Hello Jonathan, Hello Rob,
Thanks for bringing this topic to discussion. I think the status quo is an obvious shortcoming that needs to be addressed.
On 02.05.24 16:00, Rob Herring wrote:
On Wed, May 1, 2024 at 4:18 PM Humphreys, Jonathan j-humphreys@ti.com wrote:
Problem statement:
Device trees are in theory a pure description of the hardware, and since the hardware doesn't change, the device tree describing the hardware likewise never changes. With this, a device tree could then be burned into the hardware's ROM to be queried by software for hardware discovery. In practice, though, device trees evolve over time. They evolve for many reasons, including
- support for previously unsupported hardware
- device driver improvements that require additional hardware information
- bug fixes
I really would like specific cases of these where compatibility is broken highlighted.

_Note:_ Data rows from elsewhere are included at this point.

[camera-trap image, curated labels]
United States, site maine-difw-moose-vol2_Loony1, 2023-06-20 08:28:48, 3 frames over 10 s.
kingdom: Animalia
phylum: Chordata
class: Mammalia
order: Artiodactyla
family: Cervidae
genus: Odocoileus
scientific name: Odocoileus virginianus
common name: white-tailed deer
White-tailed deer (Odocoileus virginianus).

Screening for backwards-compatibility of new kernels (or their bindings) with old DTs is not enough. When an A/B system fails to boot and does a fallback, you can run into the inverse situation, namely: An old kernel is presented with a new device tree as bootloader updates are often not rolled back.
This seems unavoidable and the solution we have for that is to ship device trees along with kernel updates and load both together.

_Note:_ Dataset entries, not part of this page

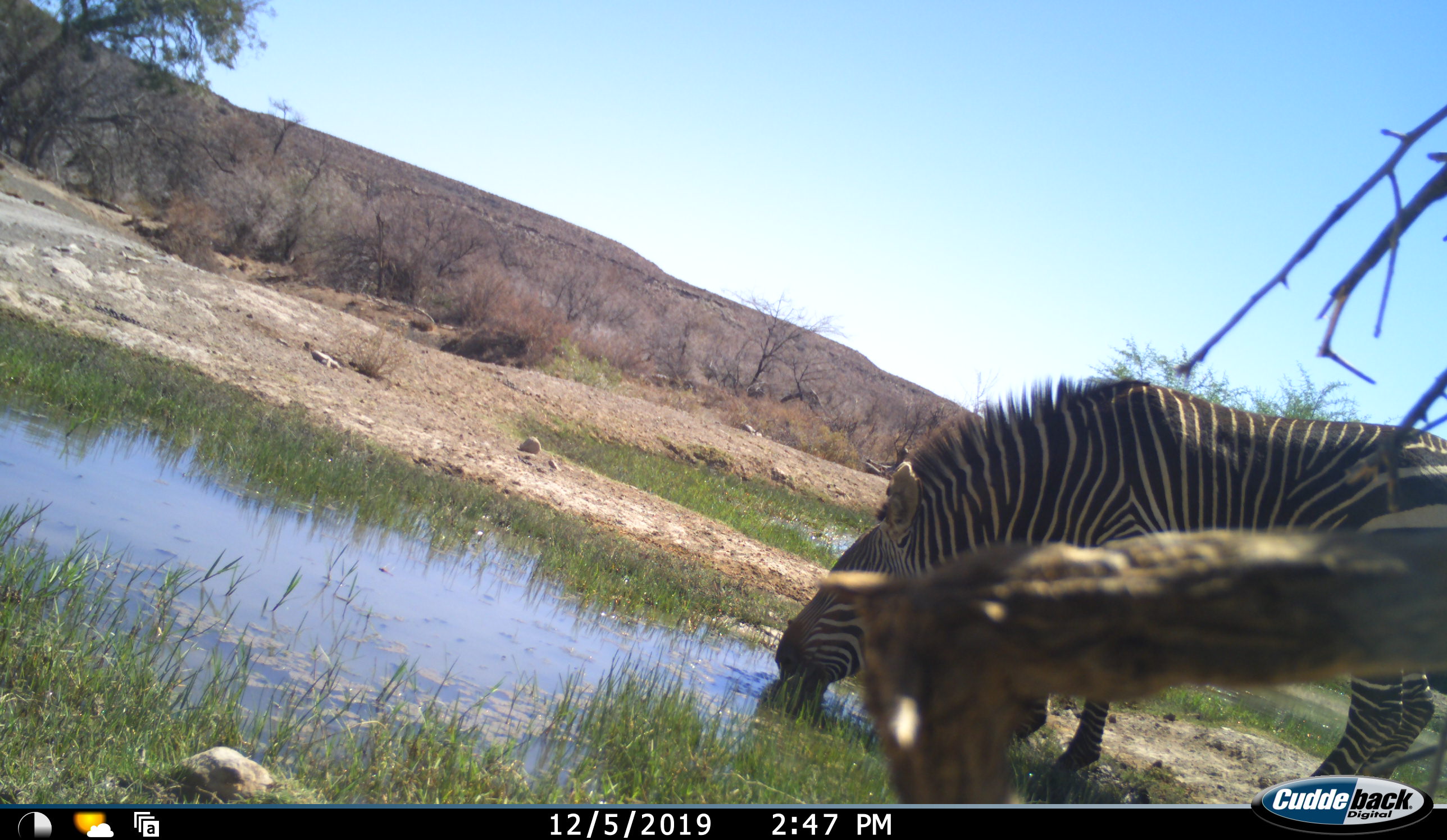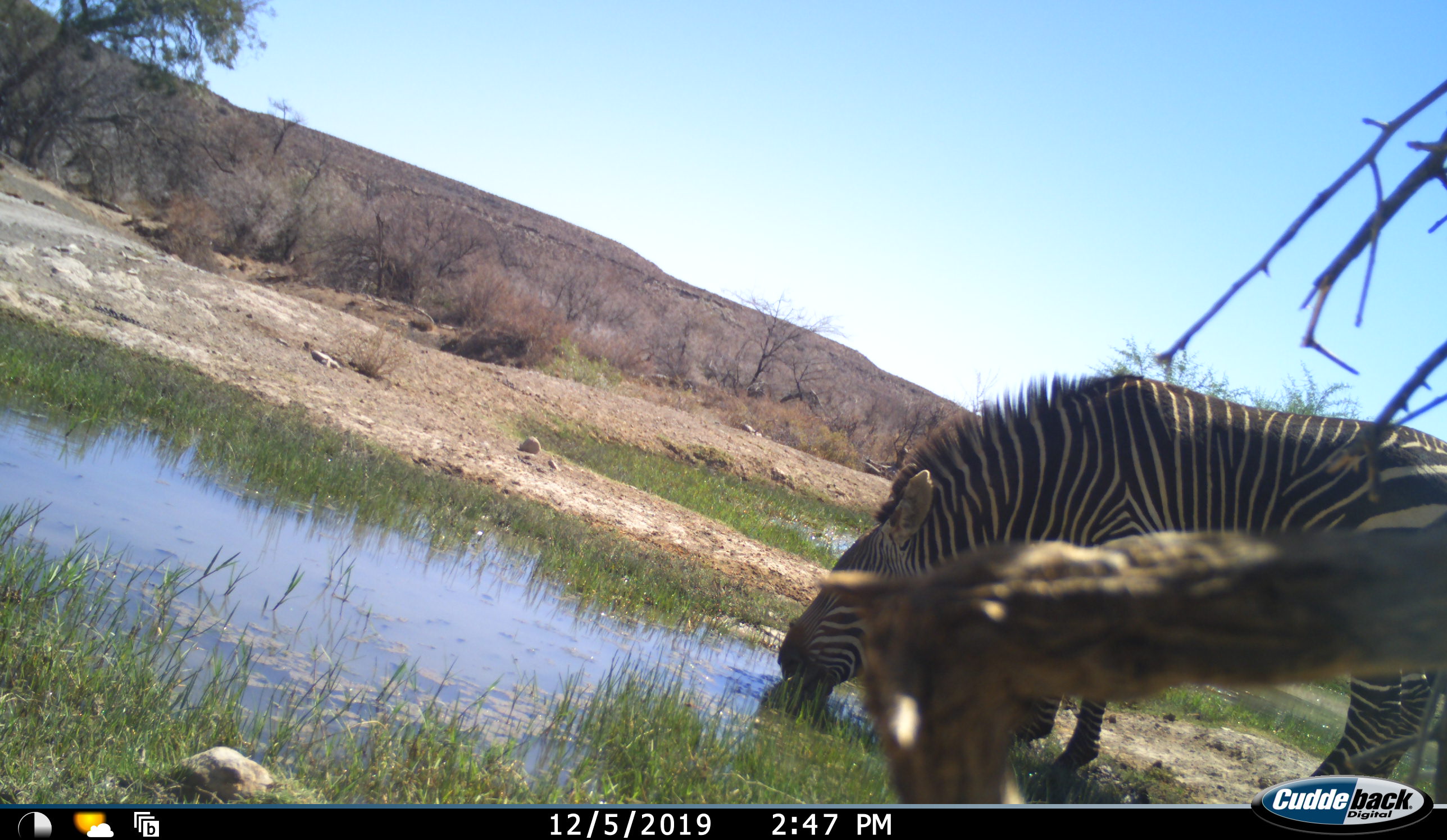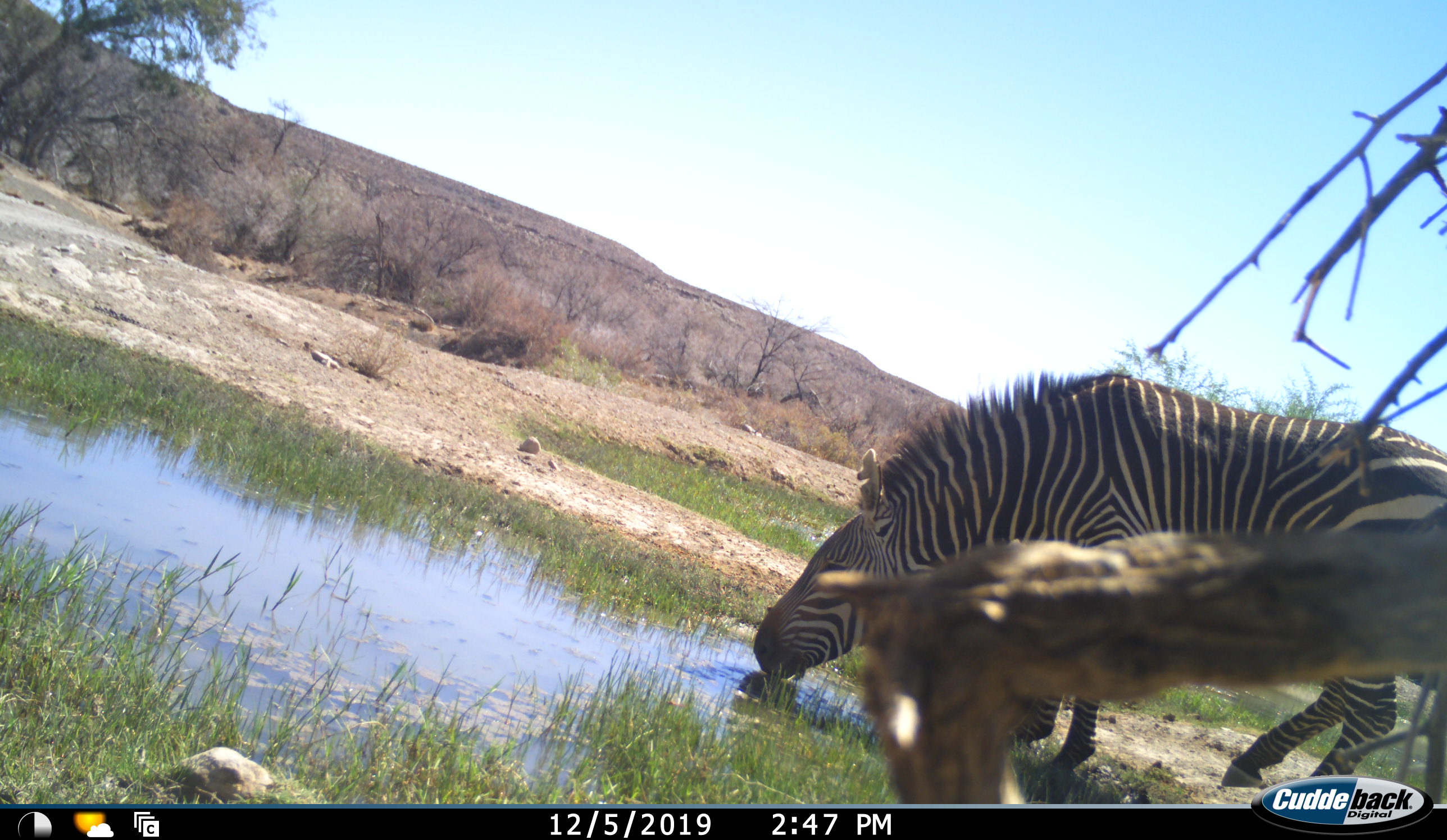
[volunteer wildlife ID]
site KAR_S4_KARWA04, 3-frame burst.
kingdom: Animalia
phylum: Chordata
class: Mammalia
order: Perissodactyla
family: Equidae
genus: Equus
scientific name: Equus zebra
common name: mountain zebra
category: zebramountain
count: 1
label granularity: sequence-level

The tooling and reviewing to identify these cases has gotten much better.
barebox has been pulling in kernel device trees for many years and it's a frequent cause of regressions. Here are some recent fixes found with $(git log --grep="^Fixes:.*dts: update"):
* "aiodev: imx_thermal: fix breakage after device tree sync" https://github.com/barebox/barebox/commit/451c25b60e
* "pinctrl: stm32: Remove check for pins-are-numbered" https://github.com/barebox/barebox/commit/38ff8dad11
* "ARM: dts: i.MX8MP: snps,dis-u2-freeclk-exists-quirk" https://github.com/barebox/barebox/commit/db01bf84cf
* "clk: imx8mp: add USB suspend clock" https://github.com/barebox/barebox/commit/d86bbaed71
* "ARM: i.MX8MN: assume USBOTG power domains to be powered" https://github.com/barebox/barebox/commit/7b62fbc632
All of these bugs would have broken a newer Linux kernel being booted with an old device tree. In practice, they didn't because normally barebox-built device trees are used for barebox and Linux-built device trees are shipped along with Linux, even if they might have been at identical some point.

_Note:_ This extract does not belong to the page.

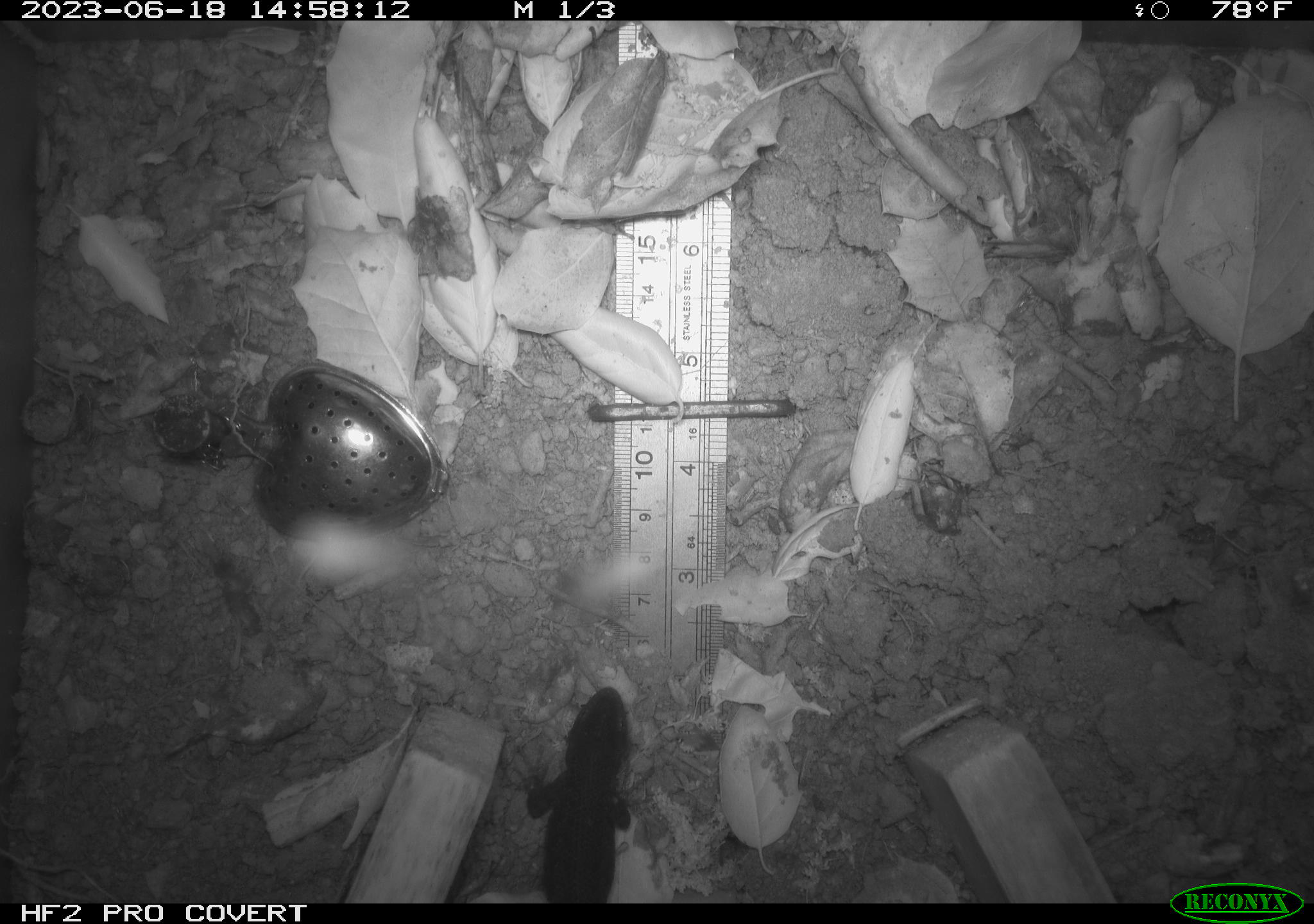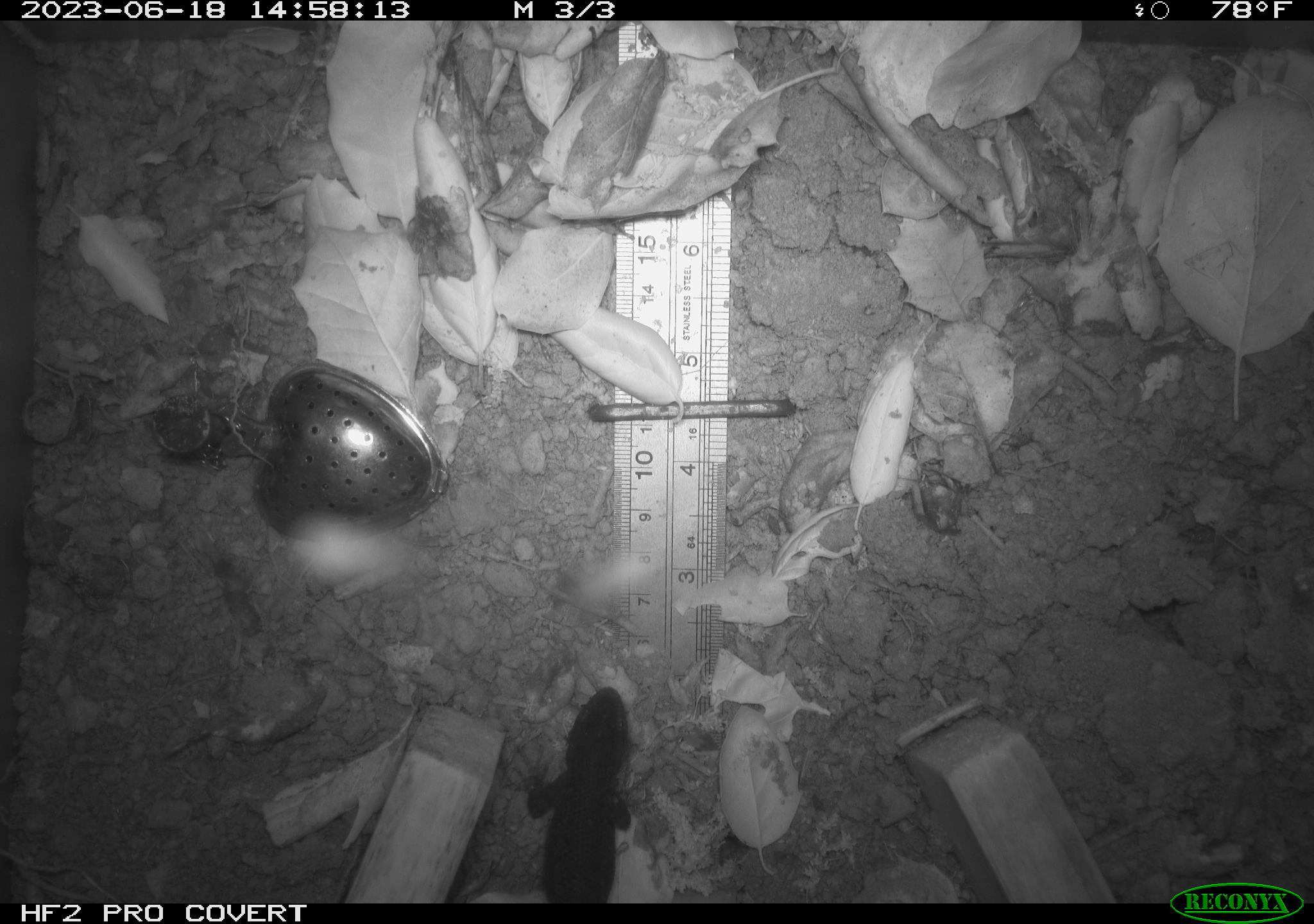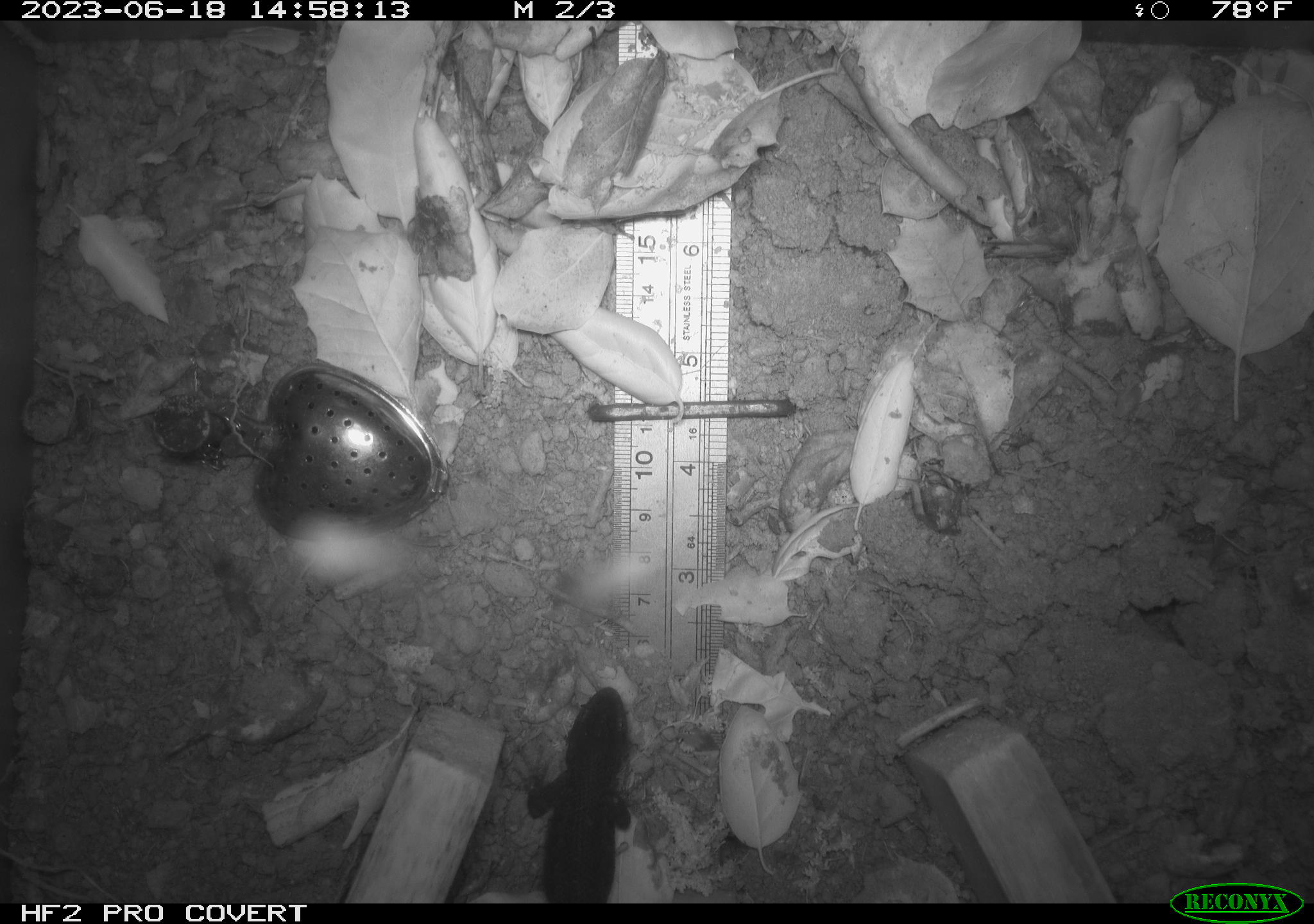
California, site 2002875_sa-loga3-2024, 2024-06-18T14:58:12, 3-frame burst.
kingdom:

I've been prototyping a tool which will compare 2 versions of binding schemas and spit out incompatible changes for example. Those aren't the only types of changes as you point out, but if we can eliminate a whole class of issues I think the situation would be much better.
I look forward to this. Would your tooling have detected any of the above regressions?
Fortunately, most of these issues are caught before a barebox release (features, unlike bug fixes, sit in master a month before making it into a monthly release), but some slip through and it introduces a lot of churn.
Linux's device tree source is maintained with the kernel source, and kernel builds include building the device trees too. This ensures that the device tree matching the kernel's usage is always kept in sync. Often, embedded distros will include the matching device tree blobs.
The EBBR mandates that the device tree blob is provided by the firmware.
Thus it is likely that the device tree provided by the firmware and given to the operating system is not the matching device tree blob for that kernel. This can cause hardware to be missing, buggy, or non-functional.
Yes. My first experience with EBBR was AFAIR a system that didn't boot, because an up-to-date Debian kernel failed to handle the old device tree provided by the firmware. At least updating the EFI firmware with a USB stick worked well.
This proposal then has the firmware choose the device tree by name, or some other identifier that can be used to match the device tree for the board [1]. It has the OS-provided OS loader select the location of the matching versions of DTBs for it.
The firmware would pass the device tree filename/id to the OS loader, instead of the DTB itself. If the firmware can't know which version of DTB, how can it know whether to pass a DTB vs. an identifier? The OS might be perfectly fine with firmware's DTB.
I think it's a fair assumption that if the kernel ships with a matching DTB, it would be fine booting with it instead of the firmware provided DTB.
If we had a way to express this "shipped-with" relationship, we could thus have the EFI firmware just select the matching device tree and pass it along the exact way it's done now.
Some ways to describe this "shipped-with" relationship:
- a section in the image as UKIs do, see Jan's mail - a fixed naming scheme in the EFI partition, e.g. \EFI\Debian\BOOTAA64.EFI -> \EFI\Debian\DTS-BOOTAA64.EFI/ - an EFI variable or protocol?
This proposal should be in addition to supporting the standard way of passing in a firmware-provided DT, in cases where the OS doesn't provide or have a need to provide a matching DT.
Agreed, but that contradicts what you said above unless you mean we define 2 ways to operate with some platforms working one standard way and other platforms working the other standard way.
I agree that an OS-provided DT should be an alternative, not a replacement for the firmware-provided DT.
We discussed this a while back on this list (or u-boot?). To summarize, both using the filename or root node compatible were proposed. Several folks (myself included) don't like making the filename an ABI. However, there are some cases where the filename is more unique than the root node compatible. We should fix those root node compatibles in that case IMO.
Agreed.
Cheers, Ahmad